A Decree of Emancipation serves only to:
- Recognize a minor as an adult for the purposes of contracting and conveying, establishing residence, suing and being sued, and recognize the minor as an adult for purposes of criminal laws of the State of Oregon.
- Terminate most parental responsibilities to the emancipated minor.
- A decree of emancipation does not affect any age qualification for purchasing alcohol or the requirements for obtaining a marriage license, nor declare the person to have reached the age of majority.
The Emancipation Process
Prior to filing for emancipation a youth will meet with a juvenile department counselor who can answer questions, guide the youth through the process and counsel the youth on the viability of an emancipation.
Once the youth has decided to go forward with the emancipation application the youth must go to the juvenile department in the county where he or she resides and file an application with the associated fee. The filing fee is nonrefundable. Once the application for emancipation has been filed, the Juvenile Court will assign a juvenile department counselor who will answer questions, ask questions in order to gather relevant information, and prepare a report which summarizes the significant issues and concludes with a recommendation to the judge. The court will conduct a preliminary hearing within ten (10) days of the date of filing. A final hearing will be held no later than sixty (60) days after filing.
Parents are notified of any emancipation proceeding. At the preliminary hearing the youth is informed of the civil and criminal rights and liabilities of an emancipated minor and an emancipation hearing date is scheduled.
At the emancipation hearing the judge will hear testimony, review materials presented and ask questions. The minor must be prepared with relevant documents and answers to questions at the time of the hearing.
If the minor is emancipated, he or she is provided a copy of the Decree of Emancipation and instructed to obtain an Oregon driver's license or an Oregon identification card through the Oregon Department of Transportation which makes a notation of the minor's emancipated status.
- There are some states that will honor the emancipation granted by the State of Oregon, but others will not.

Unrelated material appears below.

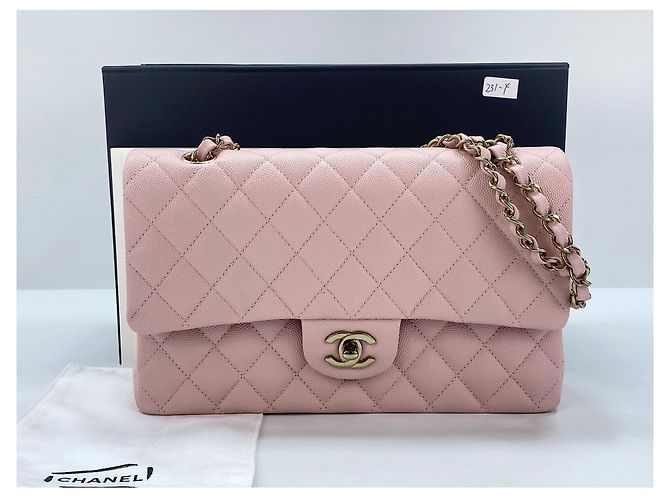 Borsa a Spalla Chanel Matelassé Rosa - vista 14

It is the responsibility of the youth to research this issue, if interested.
- There is a filing fee which is not refundable.
- If emancipation is granted, it is not possible to reverse the decree.
- Emancipation applications can only be processed in the county of the residence of the parent or legal guardian.
- Emancipated minors are subject to jurisdiction of the adult courts for criminal offenses.
- It is not unusual for parents to want to emancipate their child, however, this action must be initiated by the person being emancipated.
- Per ORS 419B.555, the juvenile court shall conduct a preliminary hearing on the minor's application for emancipation within 15 days of the date on which it is filed or as soon as possible thereafter. The final hearing shall be held no later than 60 days or as soon as possible after the date on which the application is filed.